# UP Big Boy 4014 excursion: Omaha to Boone IA



## Twin Star Rocket (Apr 19, 2019)

The *Camerail Club* newsletter confirms that the Omaha to Boone, IA excursion on the former C&NW sponsored as a fund raiser for the UP Museum will be on *Monday , 7/15/19.*
Ticket prices are not public yet. They will be high! As high as the Ogden-Evanston fundraiser trip? Unknown at the moment.
Hopefully, since the train leaves from Omaha more cars will be in the consist perhaps lowering the ticket prices some. Still speculative at this point.


----------



## Twin Star Rocket (May 21, 2019)

Announced today: UP steam excursion with Big Boy 4014 on *July 15th* one way from *Omaha to Boone IA.* (Bus return)
Public ticket sales begin on May 28th.

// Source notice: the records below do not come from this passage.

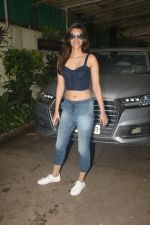 Kriti Sanon spotted at sunny sound juhu on 6th Aug 2019 (13)_5d4a7bbf3d291.JPG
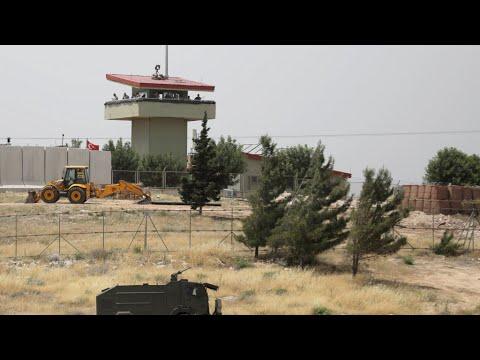 سوريا: الفصائل المعارضة والجهادية تنسحب من خان شيخون وتعيد تمركزها جنوب المدينة  - نشر قبل 5 ساعة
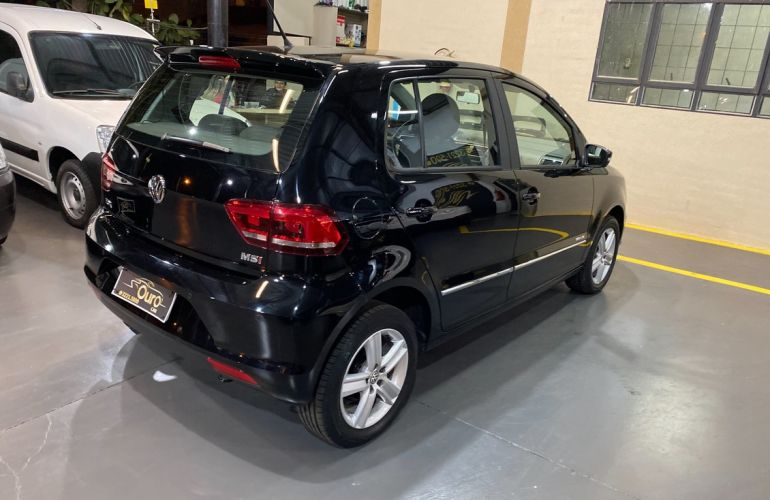 Volkswagen Fox 1.6 Msi Highline 16v - Foto #6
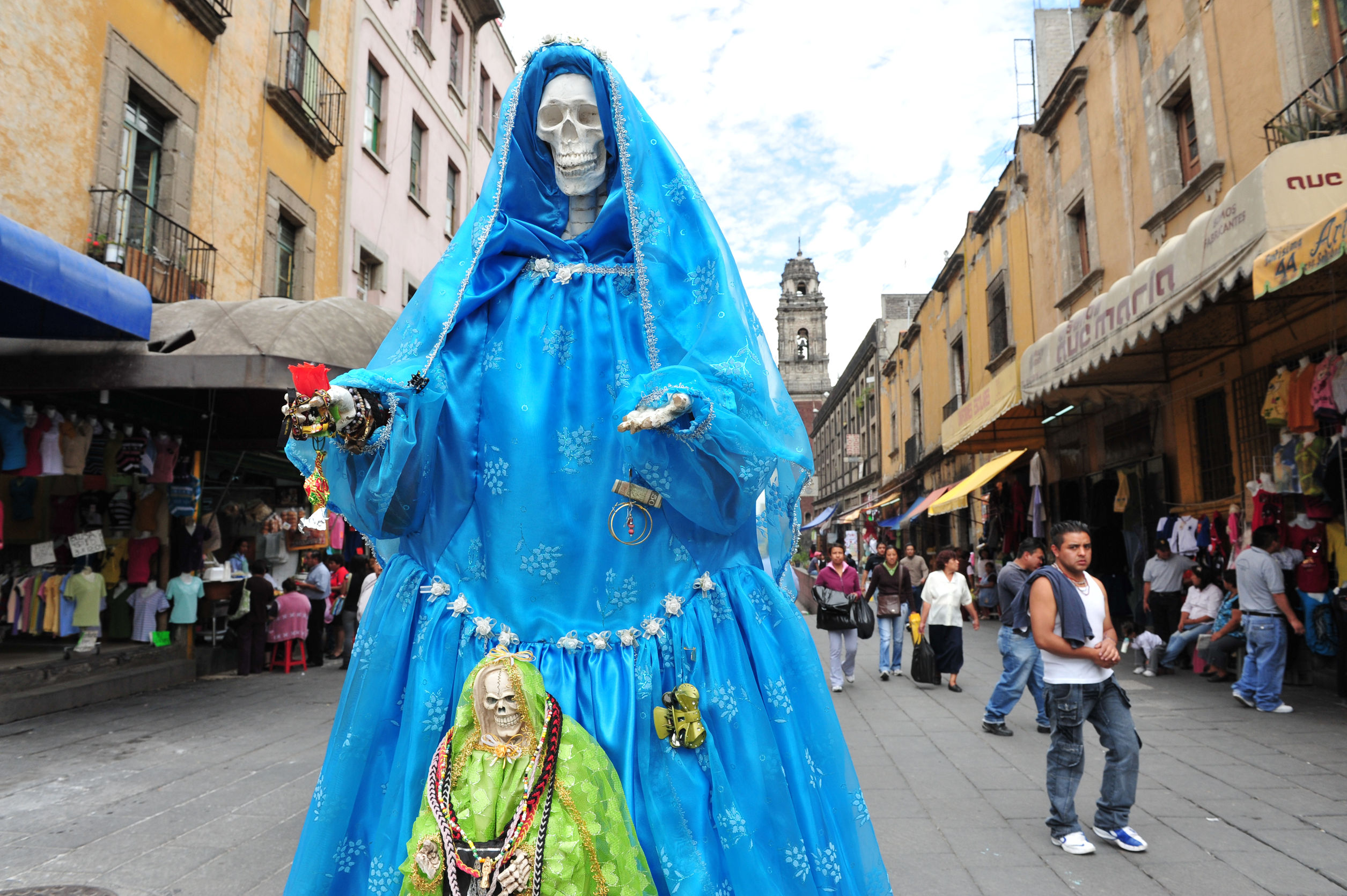 46257424 - mexico city - feb 23:santa muerte in mexico city.santa muerte (spanish for our lady of the holy death), is a female folk saint venerated primarily in mexico and the southwestern united states.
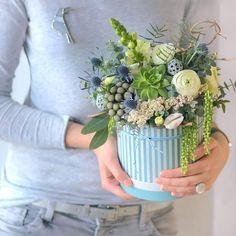 Мысли и море#lathyruslavka #bouquet #flowerbox #flora #floristic #botany #sea #blue #succulent #echeveria #bird #acsessories #ranunculus #seashells #eringium #corylus #eucalyptus #silver #silverandblue #decor #decoration #flowersminsk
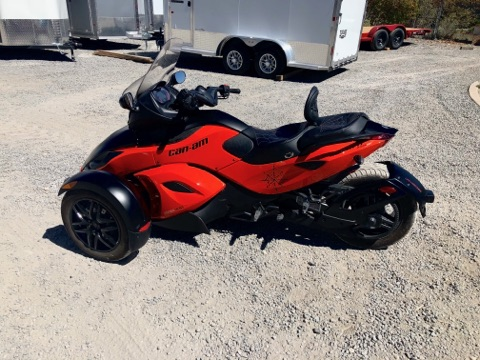 2012 Can-AM Spyder Motorcycle Driverside View
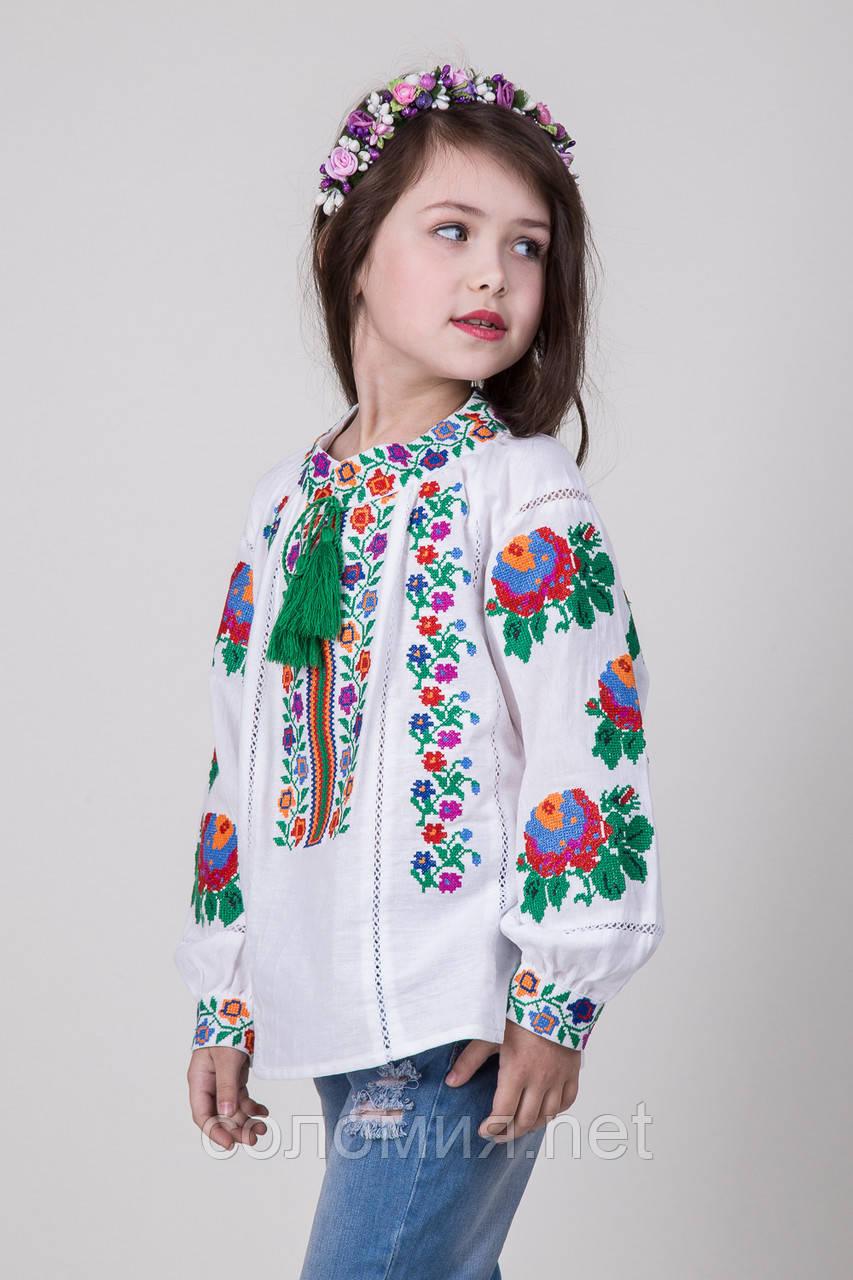 Вышиваннка для девочки с необыкновенным орнаментом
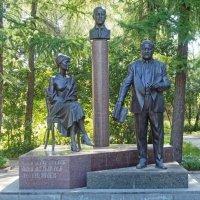 Памятник семье Гумилевых – Ахматовой :: Галина Каюмова
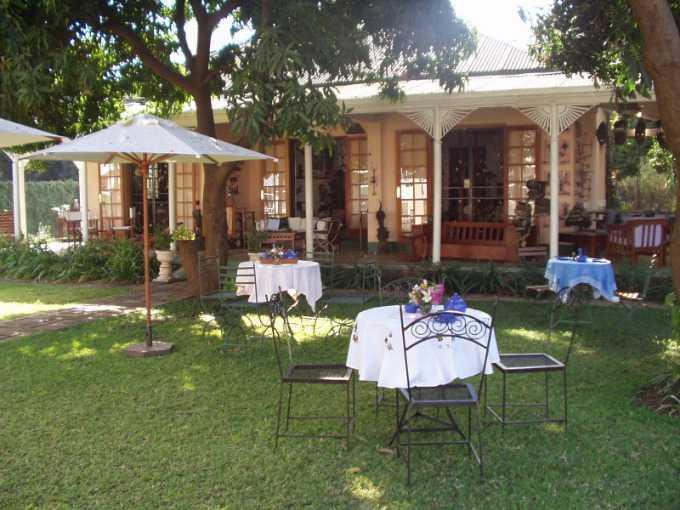 Livingstone Central, Livingstone - ZAF (photo 2)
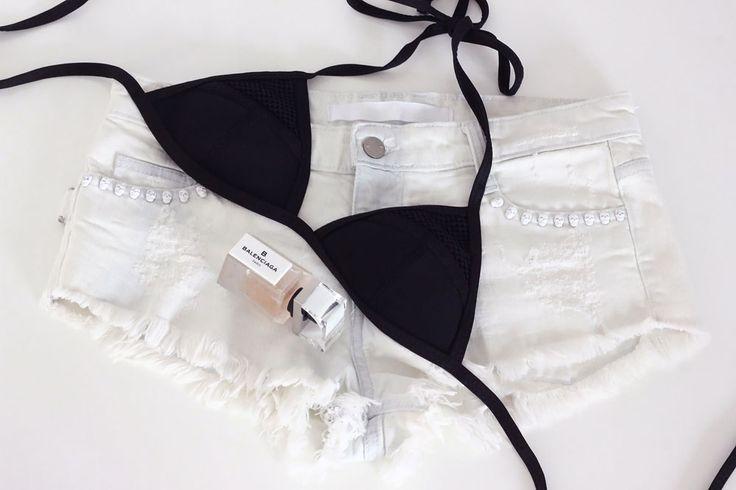 Bikini-Delta-Dimension-Short-blanc-destroy-skull-Zadig-et-Voltaire-Parfum-Balenciaga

Excursion benefits the *Union Pacific Railroad Museum* in Council Bluffs IA.
Ticket prices range from* $400 *(coach) to* $750*(premium dome).


----------



## Seaboard92 (May 21, 2019)

Link to information?


----------



## Twin Star Rocket (May 21, 2019)

Link:
https://www.uprrmuseum.org/news/2019-museum-special.shtml


----------



## Seaboard92 (May 21, 2019)

I might just go to that now that the president Carter train has been cancelled. Fingers crossed I win the ticket lottery.


----------



## Twin Star Rocket (May 25, 2019)

All dome seats are sold out. Just the lower sections of the dome cars are available. Ticket sales started yesterday (5/24) for patron-level members of the Union Pacific Railroad Museum. Sales to the general public open on 5/28.


----------



## Twin Star Rocket (Jul 19, 2019)

This trip was excellent! In Omaha there was Amtrak's eastbound CALIFORNIA ZEPHYR making a station call over by the Burlington depot and at the same time the Union Pacific excursion train preparing to leave behind Big Boy 4014 over by the Union Station (Durham Museum now).
The next public excursions will be out in the L.A. area on October 12-13:
http://www.railgiants.org/Big-Boy-Excursion-Info.php


----------



## Agent (Aug 2, 2019)

I got to see this train as it crossed the Des Moines River valley on the Kate Shelley High Bridge just west of Boone.


----------



## DesertRat (Oct 9, 2019)

Twin Star Rocket said:


> This trip was excellent! In Omaha there was Amtrak's eastbound CALIFORNIA ZEPHYR making a station call over by the Burlington depot and at the same time the Union Pacific excursion train preparing to leave behind Big Boy 4014 over by the Union Station (Durham Museum now).
> The next public excursions will be out in the L.A. area on October 12-13:
> http://www.railgiants.org/Big-Boy-Excursion-Info.php



I'm gonna see it on 12 Oct in Barstow!


----------